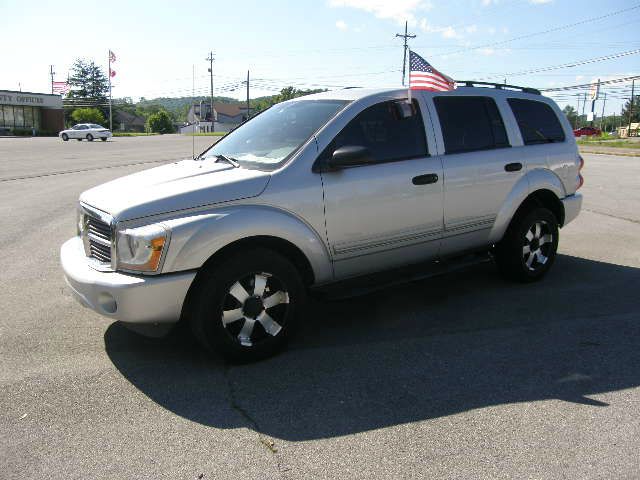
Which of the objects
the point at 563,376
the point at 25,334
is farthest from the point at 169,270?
the point at 563,376

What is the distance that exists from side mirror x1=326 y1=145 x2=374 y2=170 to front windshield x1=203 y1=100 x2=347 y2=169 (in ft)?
1.04

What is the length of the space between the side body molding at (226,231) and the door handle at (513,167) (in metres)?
2.20

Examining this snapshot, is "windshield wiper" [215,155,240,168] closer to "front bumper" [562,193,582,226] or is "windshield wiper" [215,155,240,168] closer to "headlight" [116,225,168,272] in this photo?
"headlight" [116,225,168,272]

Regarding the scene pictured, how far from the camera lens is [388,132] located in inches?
181

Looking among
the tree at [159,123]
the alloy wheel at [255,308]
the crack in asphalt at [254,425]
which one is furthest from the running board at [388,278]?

━━━━━━━━━━

Reproduce all of the data above line for line, without the picture.

Which of the objects
the point at 563,376
the point at 25,334
is farthest from the point at 169,270?
the point at 563,376

What is the distance that exists from side mirror x1=326 y1=145 x2=374 y2=170 to front windshield x1=203 y1=100 x2=347 y2=169 (in ft)?
1.04

What is the length of the space between the side body molding at (226,231) and the door handle at (513,167) (in metres)?
2.20

Examining this snapshot, is "windshield wiper" [215,155,240,168] closer to "front bumper" [562,193,582,226] or is "windshield wiper" [215,155,240,168] closer to "headlight" [116,225,168,272] in this photo?
"headlight" [116,225,168,272]

Regarding the scene pictured, how far from the camera lens is [388,132] located in inches?
181

Looking among
the tree at [159,123]
the alloy wheel at [255,308]
the crack in asphalt at [254,425]
which one is furthest from the running board at [388,278]?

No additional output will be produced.